And even though there were no autumn leaves anywhere to be found in "Autumn Leaves", this song and its lulling effect played (surprising enough) a somewhat significant part when it came to setting the pace and mood of this film's stormy plot-line.
Many years following this picture's 1956 release, Joan Crawford stated, in an interview, that of her later films, "Autumn Leaves" was, indeed, her #1 favourite.
I think that that was kind of a funny thing for Crawford to say, since, from my perspective, I clearly found her to be miscast in her role as Millie Wetherby, the longing, lonely, middle-aged typing-dynamo who finally finds her man (who's half her age) only to discover that an unbalanced mind lurks behind those twinkling, baby-blue eyes of his.

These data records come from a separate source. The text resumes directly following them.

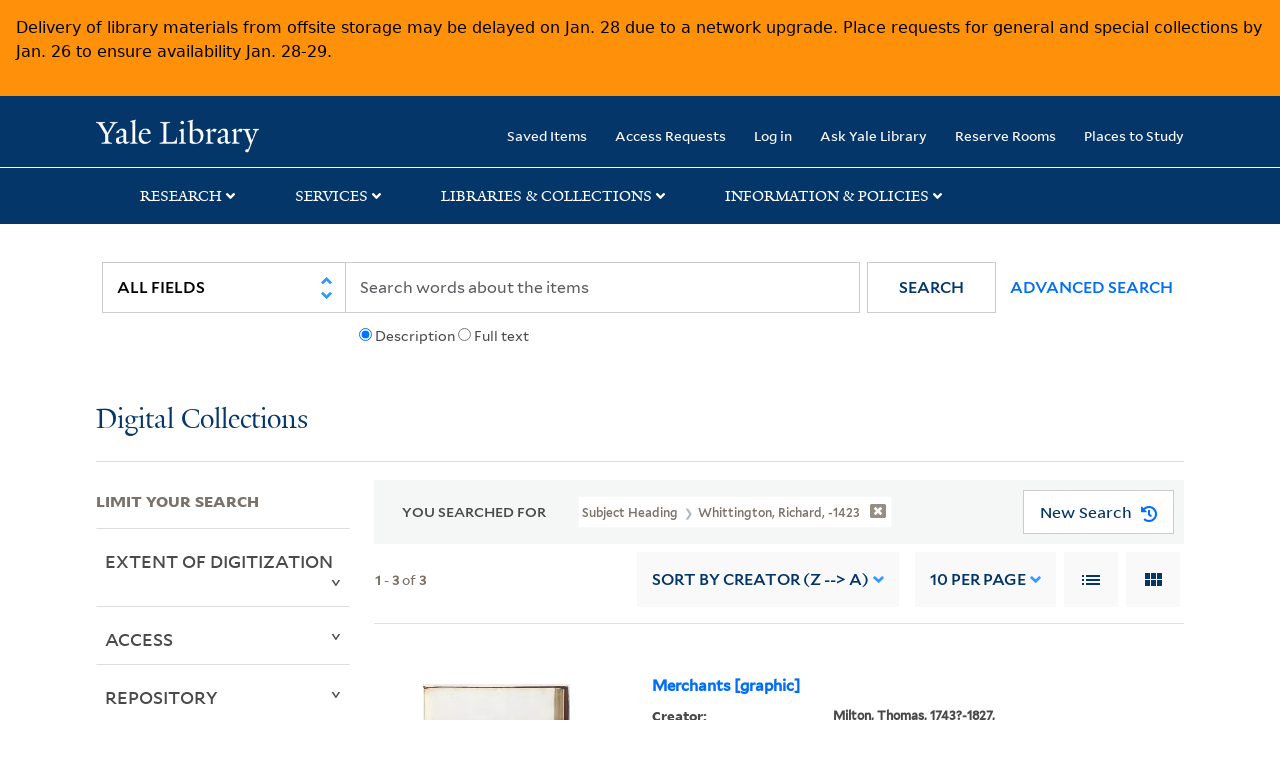

--- FILE ---
content_type: text/html; charset=utf-8
request_url: https://collections.library.yale.edu/catalog/range_limit?f%5BsubjectHeadingFacet_ssim%5D%5B%5D=Whittington%2C+Richard%2C+-1423&range_end=1806&range_field=year_isim&range_start=1754&sort=creator_ssim+desc%2C+title_ssim+asc%2C+archivalSort_ssi+asc
body_size: 1009
content:
<ul class="facet-values list-unstyled ">
  <li><span class="facet-label"><a class="facet-select" rel="nofollow" href="/catalog?f%5BsubjectHeadingFacet_ssim%5D%5B%5D=Whittington%2C+Richard%2C+-1423&amp;range%5Byear_isim%5D%5Bbegin%5D=1754&amp;range%5Byear_isim%5D%5Bend%5D=1754&amp;range_end=1806&amp;range_field=year_isim&amp;range_start=1754&amp;sort=creator_ssim+desc%2C+title_ssim+asc%2C+archivalSort_ssi+asc"><span class="single" data-blrl-single="1754">1754</span></a></span><span class="facet-count">1</span></li><li><span class="facet-label"><a class="facet-select" rel="nofollow" href="/catalog?f%5BsubjectHeadingFacet_ssim%5D%5B%5D=Whittington%2C+Richard%2C+-1423&amp;range%5Byear_isim%5D%5Bbegin%5D=1755&amp;range%5Byear_isim%5D%5Bend%5D=1759&amp;range_end=1806&amp;range_field=year_isim&amp;range_start=1754&amp;sort=creator_ssim+desc%2C+title_ssim+asc%2C+archivalSort_ssi+asc"><span class="from" data-blrl-begin="1755">1755</span> to <span class="to" data-blrl-end="1759">1759</span></a></span><span class="facet-count">1</span></li><li><span class="facet-label"><a class="facet-select" rel="nofollow" href="/catalog?f%5BsubjectHeadingFacet_ssim%5D%5B%5D=Whittington%2C+Richard%2C+-1423&amp;range%5Byear_isim%5D%5Bbegin%5D=1760&amp;range%5Byear_isim%5D%5Bend%5D=1764&amp;range_end=1806&amp;range_field=year_isim&amp;range_start=1754&amp;sort=creator_ssim+desc%2C+title_ssim+asc%2C+archivalSort_ssi+asc"><span class="from" data-blrl-begin="1760">1760</span> to <span class="to" data-blrl-end="1764">1764</span></a></span><span class="facet-count">1</span></li><li><span class="facet-label"><a class="facet-select" rel="nofollow" href="/catalog?f%5BsubjectHeadingFacet_ssim%5D%5B%5D=Whittington%2C+Richard%2C+-1423&amp;range%5Byear_isim%5D%5Bbegin%5D=1765&amp;range%5Byear_isim%5D%5Bend%5D=1769&amp;range_end=1806&amp;range_field=year_isim&amp;range_start=1754&amp;sort=creator_ssim+desc%2C+title_ssim+asc%2C+archivalSort_ssi+asc"><span class="from" data-blrl-begin="1765">1765</span> to <span class="to" data-blrl-end="1769">1769</span></a></span><span class="facet-count">1</span></li><li><span class="facet-label"><a class="facet-select" rel="nofollow" href="/catalog?f%5BsubjectHeadingFacet_ssim%5D%5B%5D=Whittington%2C+Richard%2C+-1423&amp;range%5Byear_isim%5D%5Bbegin%5D=1770&amp;range%5Byear_isim%5D%5Bend%5D=1774&amp;range_end=1806&amp;range_field=year_isim&amp;range_start=1754&amp;sort=creator_ssim+desc%2C+title_ssim+asc%2C+archivalSort_ssi+asc"><span class="from" data-blrl-begin="1770">1770</span> to <span class="to" data-blrl-end="1774">1774</span></a></span><span class="facet-count">1</span></li><li><span class="facet-label"><a class="facet-select" rel="nofollow" href="/catalog?f%5BsubjectHeadingFacet_ssim%5D%5B%5D=Whittington%2C+Richard%2C+-1423&amp;range%5Byear_isim%5D%5Bbegin%5D=1775&amp;range%5Byear_isim%5D%5Bend%5D=1779&amp;range_end=1806&amp;range_field=year_isim&amp;range_start=1754&amp;sort=creator_ssim+desc%2C+title_ssim+asc%2C+archivalSort_ssi+asc"><span class="from" data-blrl-begin="1775">1775</span> to <span class="to" data-blrl-end="1779">1779</span></a></span><span class="facet-count">1</span></li><li><span class="facet-label"><a class="facet-select" rel="nofollow" href="/catalog?f%5BsubjectHeadingFacet_ssim%5D%5B%5D=Whittington%2C+Richard%2C+-1423&amp;range%5Byear_isim%5D%5Bbegin%5D=1780&amp;range%5Byear_isim%5D%5Bend%5D=1784&amp;range_end=1806&amp;range_field=year_isim&amp;range_start=1754&amp;sort=creator_ssim+desc%2C+title_ssim+asc%2C+archivalSort_ssi+asc"><span class="from" data-blrl-begin="1780">1780</span> to <span class="to" data-blrl-end="1784">1784</span></a></span><span class="facet-count">1</span></li><li><span class="facet-label"><a class="facet-select" rel="nofollow" href="/catalog?f%5BsubjectHeadingFacet_ssim%5D%5B%5D=Whittington%2C+Richard%2C+-1423&amp;range%5Byear_isim%5D%5Bbegin%5D=1785&amp;range%5Byear_isim%5D%5Bend%5D=1789&amp;range_end=1806&amp;range_field=year_isim&amp;range_start=1754&amp;sort=creator_ssim+desc%2C+title_ssim+asc%2C+archivalSort_ssi+asc"><span class="from" data-blrl-begin="1785">1785</span> to <span class="to" data-blrl-end="1789">1789</span></a></span><span class="facet-count">0</span></li><li><span class="facet-label"><a class="facet-select" rel="nofollow" href="/catalog?f%5BsubjectHeadingFacet_ssim%5D%5B%5D=Whittington%2C+Richard%2C+-1423&amp;range%5Byear_isim%5D%5Bbegin%5D=1790&amp;range%5Byear_isim%5D%5Bend%5D=1794&amp;range_end=1806&amp;range_field=year_isim&amp;range_start=1754&amp;sort=creator_ssim+desc%2C+title_ssim+asc%2C+archivalSort_ssi+asc"><span class="from" data-blrl-begin="1790">1790</span> to <span class="to" data-blrl-end="1794">1794</span></a></span><span class="facet-count">1</span></li><li><span class="facet-label"><a class="facet-select" rel="nofollow" href="/catalog?f%5BsubjectHeadingFacet_ssim%5D%5B%5D=Whittington%2C+Richard%2C+-1423&amp;range%5Byear_isim%5D%5Bbegin%5D=1795&amp;range%5Byear_isim%5D%5Bend%5D=1799&amp;range_end=1806&amp;range_field=year_isim&amp;range_start=1754&amp;sort=creator_ssim+desc%2C+title_ssim+asc%2C+archivalSort_ssi+asc"><span class="from" data-blrl-begin="1795">1795</span> to <span class="to" data-blrl-end="1799">1799</span></a></span><span class="facet-count">0</span></li><li><span class="facet-label"><a class="facet-select" rel="nofollow" href="/catalog?f%5BsubjectHeadingFacet_ssim%5D%5B%5D=Whittington%2C+Richard%2C+-1423&amp;range%5Byear_isim%5D%5Bbegin%5D=1800&amp;range%5Byear_isim%5D%5Bend%5D=1804&amp;range_end=1806&amp;range_field=year_isim&amp;range_start=1754&amp;sort=creator_ssim+desc%2C+title_ssim+asc%2C+archivalSort_ssi+asc"><span class="from" data-blrl-begin="1800">1800</span> to <span class="to" data-blrl-end="1804">1804</span></a></span><span class="facet-count">0</span></li><li><span class="facet-label"><a class="facet-select" rel="nofollow" href="/catalog?f%5BsubjectHeadingFacet_ssim%5D%5B%5D=Whittington%2C+Richard%2C+-1423&amp;range%5Byear_isim%5D%5Bbegin%5D=1805&amp;range%5Byear_isim%5D%5Bend%5D=1806&amp;range_end=1806&amp;range_field=year_isim&amp;range_start=1754&amp;sort=creator_ssim+desc%2C+title_ssim+asc%2C+archivalSort_ssi+asc"><span class="from" data-blrl-begin="1805">1805</span> to <span class="to" data-blrl-end="1806">1806</span></a></span><span class="facet-count">1</span></li>
</ul>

From my point of view, even though "Autumn Leaves" had all the makings of being a fairly intriguing picture and its subject matter was certainly handled in a mature fashion, I found that a lot of the story (especially the ending) just didn't ring true.
Like I said earlier, Joan Crawford just wasn't well-suited for her role as a woman who would allow a man (regardless of how cute he was) to slap her around and brutalize her. And, then, after all was said and done, actually come crawling back for more. (Oh? Yeah!?)
Yes. "Autumn Leaves" was a decidedly flawed affair and its dead-serious dramatics contained some unintentionally humorous moments, but, all the same, I think that this 1950's Chick Flick was certainly well-worth a view just to see how mental illness was looked upon in the realm of Hollywood movies nearly 60 years ago.
Filmed in b&w, "Autumn Leaves" was directed by Robert Aldrich whose other notable films included - Kiss Me Deadly, Whatever Happened To Baby Jane and The Dirty Dozen.